## Set problem 1:
Arrange the entries below, starting at the line that contains "Rank pixel 234" and ending at the line that contains "5. pixel 216 211", as a two-column CSV with the columns "prompt" and "response", one row per entry. Put each entry's text and its answer in one quoted field each, with line breaks turned into spaces.

## Document segment:
---*---

Price Target Adjustment#

Analyst Ryan Langston explained that the price target adjustment reflects concerns that Universal Health Services may need to achieve higher growth in non-same-day procedures in the latter part of 2026 to meet its full-year guidance. The new price target corresponds to a valuation of 6.9 times the adjusted EBITDA estimate for 2027.

Market Reaction#

Despite these adjustments, Langston believes the market's reaction has been excessive. Currently, UHS shares are trading at $162.54, close to their 52-week low of $152.33, and have dropped 25% year-to-date. However, the company's valuation metrics, including a price-to-earnings (P/E) ratio of 7.09 and a price-to-earnings growth (PEG) ratio of 0.2, suggest that the stock may be undervalued relative to its growth potential. Recent analysis indicates that UHS is among the most undervalued stocks in the market.

Recent Developments#

In addition to the price target change, Universal Health Services reported adjusted earnings of $5.62 per share, surpassing analyst estimates, and revenue of $4.49 billion, which also exceeded forecasts. Despite these positive results, the company faces ongoing pressures from health insurance trends, leading to a recent 6.8% drop in its share price. Investors are closely watching how the company plans to navigate these challenges.

---*---

## Record set:
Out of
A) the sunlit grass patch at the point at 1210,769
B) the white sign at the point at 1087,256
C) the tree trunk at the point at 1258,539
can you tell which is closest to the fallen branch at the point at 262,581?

---*---

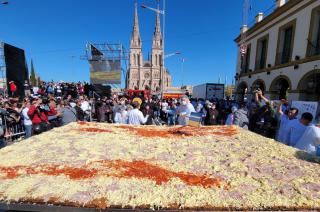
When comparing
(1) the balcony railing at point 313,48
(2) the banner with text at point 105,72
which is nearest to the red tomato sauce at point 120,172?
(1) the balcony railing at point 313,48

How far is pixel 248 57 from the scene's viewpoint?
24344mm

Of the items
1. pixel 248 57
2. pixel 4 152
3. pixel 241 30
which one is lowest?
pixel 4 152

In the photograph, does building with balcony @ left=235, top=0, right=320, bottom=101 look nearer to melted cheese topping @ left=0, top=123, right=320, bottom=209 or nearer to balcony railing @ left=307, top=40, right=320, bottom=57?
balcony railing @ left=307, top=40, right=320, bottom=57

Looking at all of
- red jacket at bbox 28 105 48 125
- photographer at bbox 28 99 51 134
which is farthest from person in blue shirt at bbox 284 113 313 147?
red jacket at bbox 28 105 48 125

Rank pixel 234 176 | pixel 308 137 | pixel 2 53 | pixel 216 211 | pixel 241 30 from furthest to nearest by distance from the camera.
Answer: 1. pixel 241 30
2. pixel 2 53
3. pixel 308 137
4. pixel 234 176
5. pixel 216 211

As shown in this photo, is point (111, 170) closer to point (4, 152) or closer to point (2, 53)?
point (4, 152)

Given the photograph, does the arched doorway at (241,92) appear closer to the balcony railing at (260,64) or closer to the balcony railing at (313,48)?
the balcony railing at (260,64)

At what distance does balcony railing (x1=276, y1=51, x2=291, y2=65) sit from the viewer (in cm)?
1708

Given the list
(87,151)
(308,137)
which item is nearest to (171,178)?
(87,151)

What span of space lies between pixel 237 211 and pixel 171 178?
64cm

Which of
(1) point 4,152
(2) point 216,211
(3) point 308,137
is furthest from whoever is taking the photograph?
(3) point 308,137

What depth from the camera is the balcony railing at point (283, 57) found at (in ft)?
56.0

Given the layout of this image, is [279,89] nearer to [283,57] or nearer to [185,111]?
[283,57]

---*---

## Set problem 2:
In the report on Universal Health Services, what valuation does the new price target correspond to?

## Final answer 1:
prompt,response
"Rank pixel 234 176 | pixel 308 137 | pixel 2 53 | pixel 216 211 | pixel 241 30 from furthest to nearest by distance from the camera. Answer:","1. pixel 241 30 2. pixel 2 53 3. pixel 308 137 4. pixel 234 176 5. pixel 216 211"

## Final answer 2:
6.9 times the adjusted EBITDA estimate for 2027.